↓

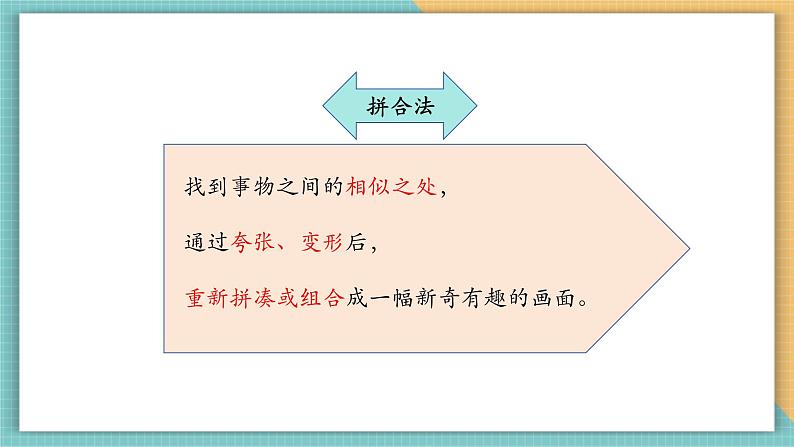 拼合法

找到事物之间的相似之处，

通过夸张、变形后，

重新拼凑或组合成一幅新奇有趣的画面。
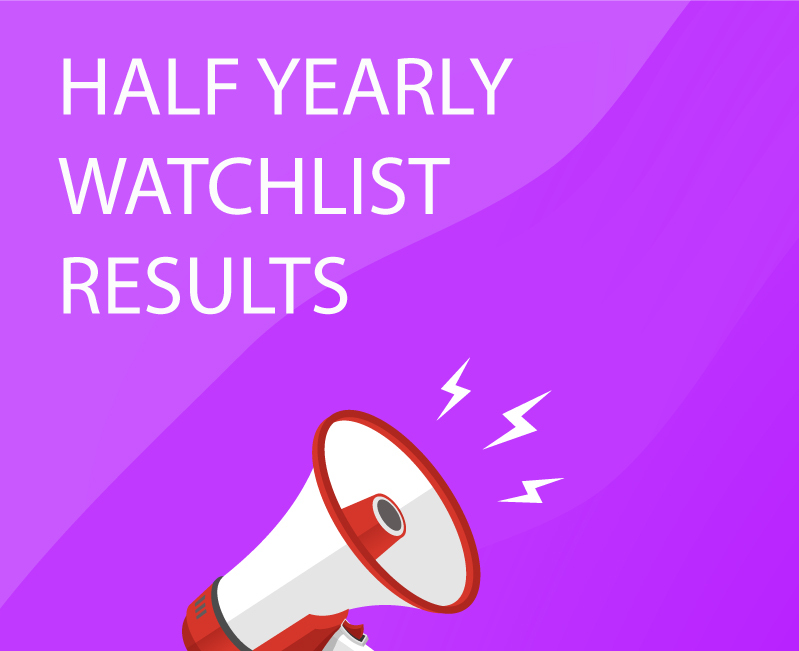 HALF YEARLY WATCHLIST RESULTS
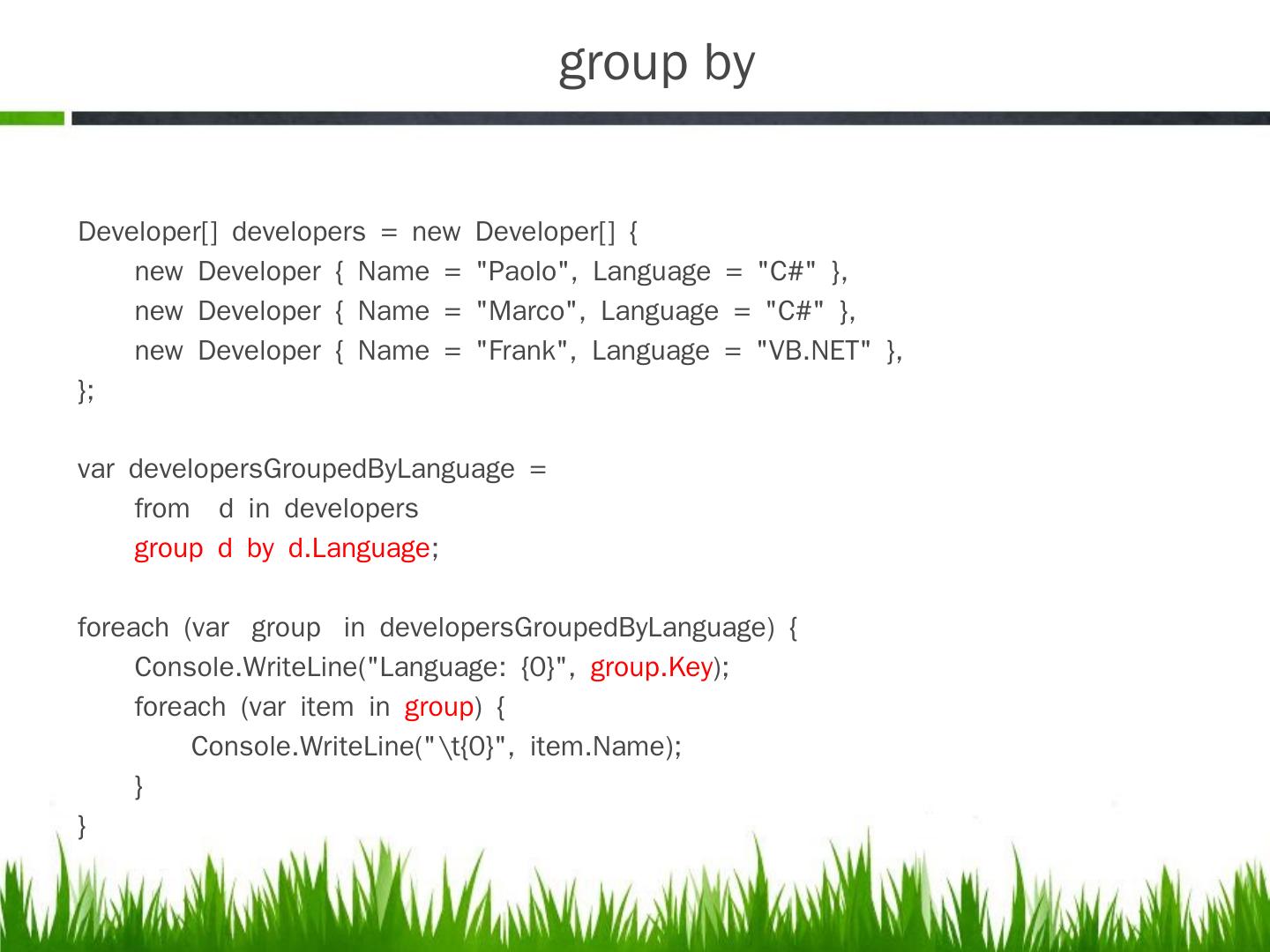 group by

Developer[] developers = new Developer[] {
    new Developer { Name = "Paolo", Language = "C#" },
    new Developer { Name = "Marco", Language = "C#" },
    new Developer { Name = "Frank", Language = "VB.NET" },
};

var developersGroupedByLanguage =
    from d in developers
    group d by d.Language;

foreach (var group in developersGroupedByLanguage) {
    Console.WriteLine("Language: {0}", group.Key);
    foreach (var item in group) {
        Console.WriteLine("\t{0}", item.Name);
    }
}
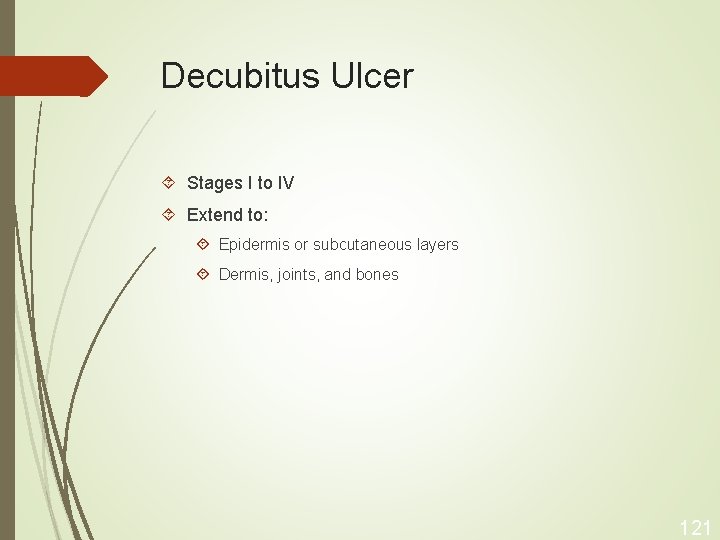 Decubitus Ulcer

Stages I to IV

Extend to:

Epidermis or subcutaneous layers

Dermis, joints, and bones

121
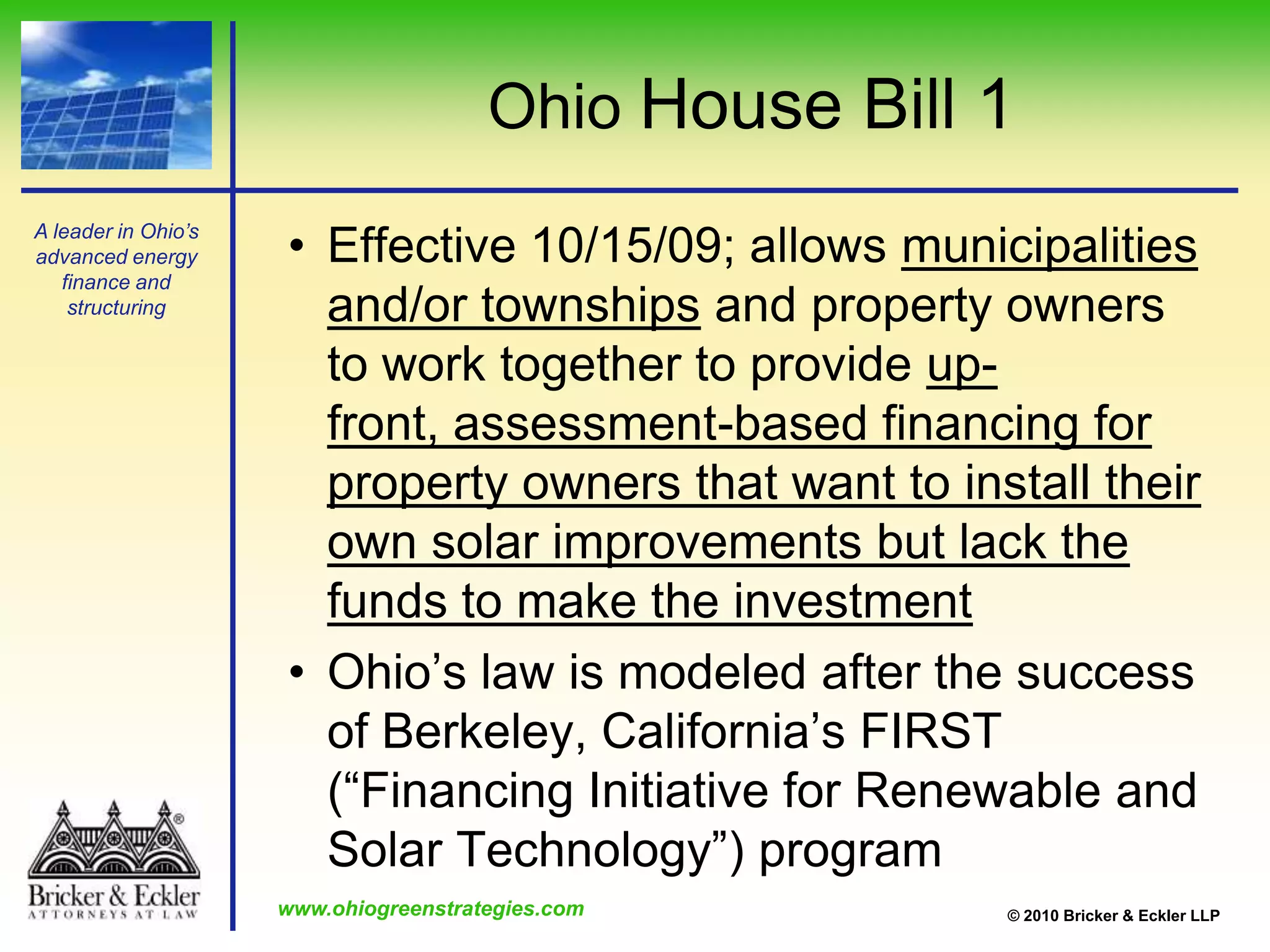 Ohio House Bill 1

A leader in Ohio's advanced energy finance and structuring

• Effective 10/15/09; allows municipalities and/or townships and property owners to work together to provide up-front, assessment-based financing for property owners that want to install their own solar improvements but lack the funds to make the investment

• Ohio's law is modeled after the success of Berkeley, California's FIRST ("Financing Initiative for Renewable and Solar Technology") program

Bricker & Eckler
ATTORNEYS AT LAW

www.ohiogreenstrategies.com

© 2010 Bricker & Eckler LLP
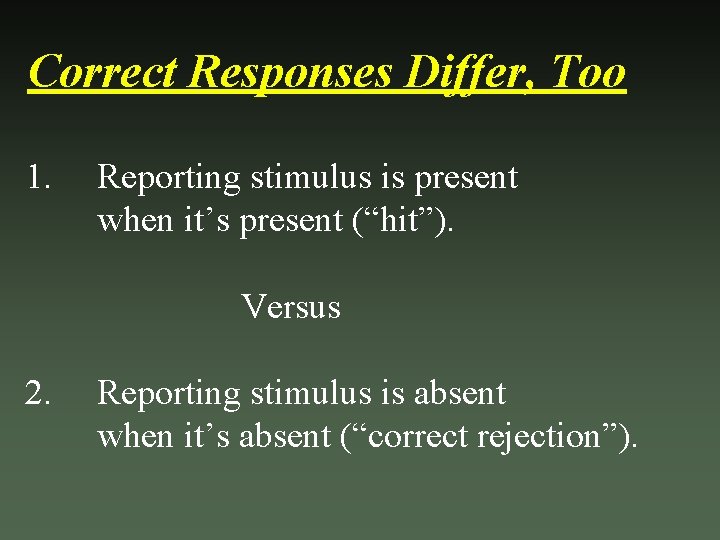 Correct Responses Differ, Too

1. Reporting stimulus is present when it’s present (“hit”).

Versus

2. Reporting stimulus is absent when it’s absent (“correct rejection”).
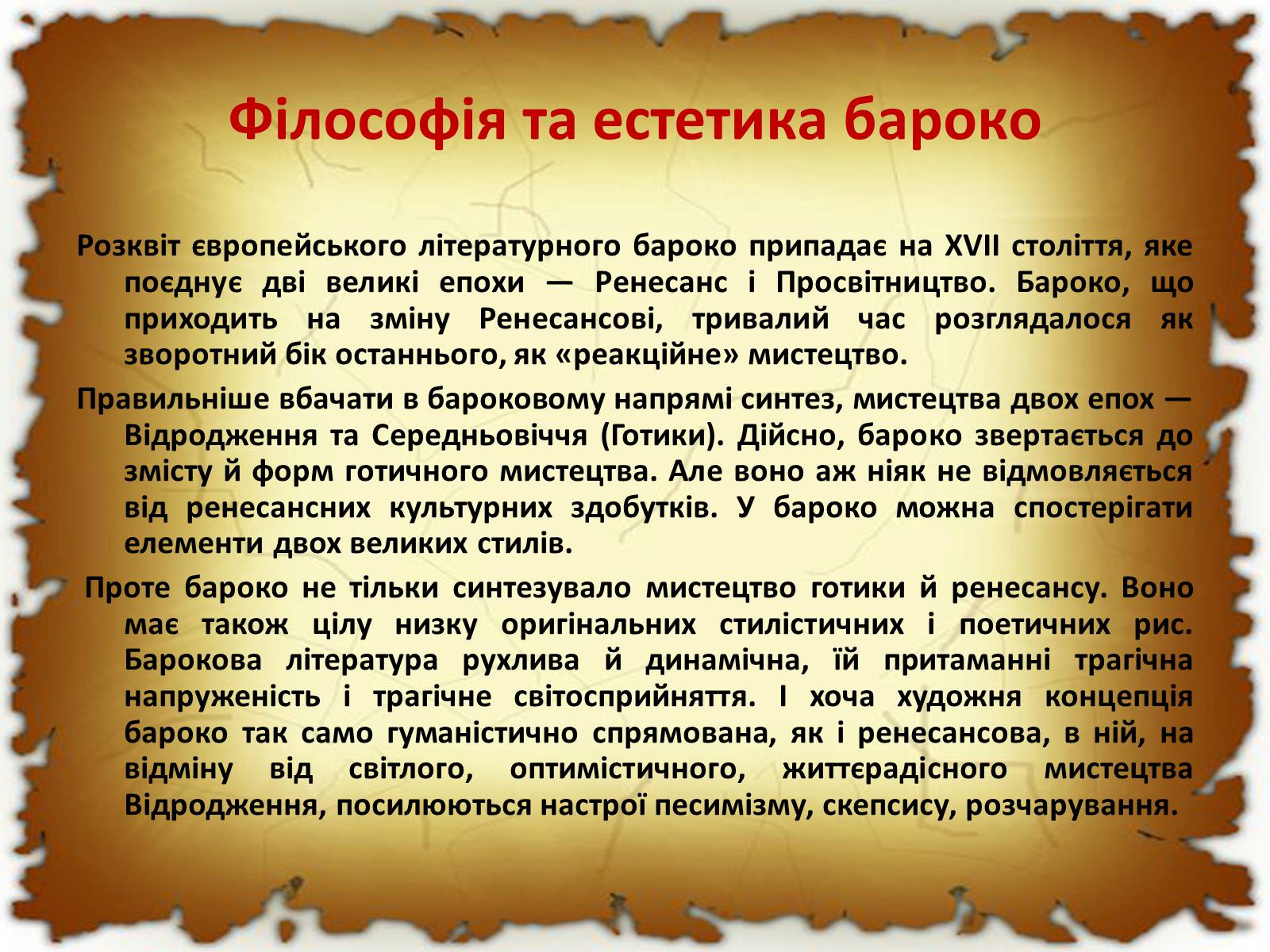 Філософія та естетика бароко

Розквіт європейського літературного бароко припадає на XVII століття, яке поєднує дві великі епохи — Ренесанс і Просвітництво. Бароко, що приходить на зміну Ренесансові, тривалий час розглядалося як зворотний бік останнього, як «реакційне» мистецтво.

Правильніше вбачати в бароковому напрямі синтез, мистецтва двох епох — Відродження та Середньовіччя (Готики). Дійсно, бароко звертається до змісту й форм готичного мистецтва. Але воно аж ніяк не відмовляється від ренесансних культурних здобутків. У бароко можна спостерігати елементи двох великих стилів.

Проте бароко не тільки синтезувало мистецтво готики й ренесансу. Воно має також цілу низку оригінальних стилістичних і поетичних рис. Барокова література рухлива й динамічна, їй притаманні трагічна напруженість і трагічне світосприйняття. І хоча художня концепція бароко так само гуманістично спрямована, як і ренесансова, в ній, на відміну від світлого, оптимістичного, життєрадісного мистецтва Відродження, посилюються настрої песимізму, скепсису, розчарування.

↑

# What is being asked
Transcribe, please, the lines from the one holding "foreach (var item" to the final line of the material, both included, exactly and with no extra lines, and skip the pictures.

# Result
    foreach (var item in group) {
        Console.WriteLine("\t{0}", item.Name);
    }
}
 Decubitus Ulcer

Stages I to IV

Extend to:

Epidermis or subcutaneous layers

Dermis, joints, and bones

121
 Ohio House Bill 1

A leader in Ohio's advanced energy finance and structuring

• Effective 10/15/09; allows municipalities and/or townships and property owners to work together to provide up-front, assessment-based financing for property owners that want to install their own solar improvements but lack the funds to make the investment

• Ohio's law is modeled after the success of Berkeley, California's FIRST ("Financing Initiative for Renewable and Solar Technology") program

Bricker & Eckler
ATTORNEYS AT LAW

www.ohiogreenstrategies.com

© 2010 Bricker & Eckler LLP
 Correct Responses Differ, Too

1. Reporting stimulus is present when it’s present (“hit”).

Versus

2. Reporting stimulus is absent when it’s absent (“correct rejection”).
 Філософія та естетика бароко

Розквіт європейського літературного бароко припадає на XVII століття, яке поєднує дві великі епохи — Ренесанс і Просвітництво. Бароко, що приходить на зміну Ренесансові, тривалий час розглядалося як зворотний бік останнього, як «реакційне» мистецтво.

Правильніше вбачати в бароковому напрямі синтез, мистецтва двох епох — Відродження та Середньовіччя (Готики). Дійсно, бароко звертається до змісту й форм готичного мистецтва. Але воно аж ніяк не відмовляється від ренесансних культурних здобутків. У бароко можна спостерігати елементи двох великих стилів.

Проте бароко не тільки синтезувало мистецтво готики й ренесансу. Воно має також цілу низку оригінальних стилістичних і поетичних рис. Барокова література рухлива й динамічна, їй притаманні трагічна напруженість і трагічне світосприйняття. І хоча художня концепція бароко так само гуманістично спрямована, як і ренесансова, в ній, на відміну від світлого, оптимістичного, життєрадісного мистецтва Відродження, посилюються настрої песимізму, скепсису, розчарування.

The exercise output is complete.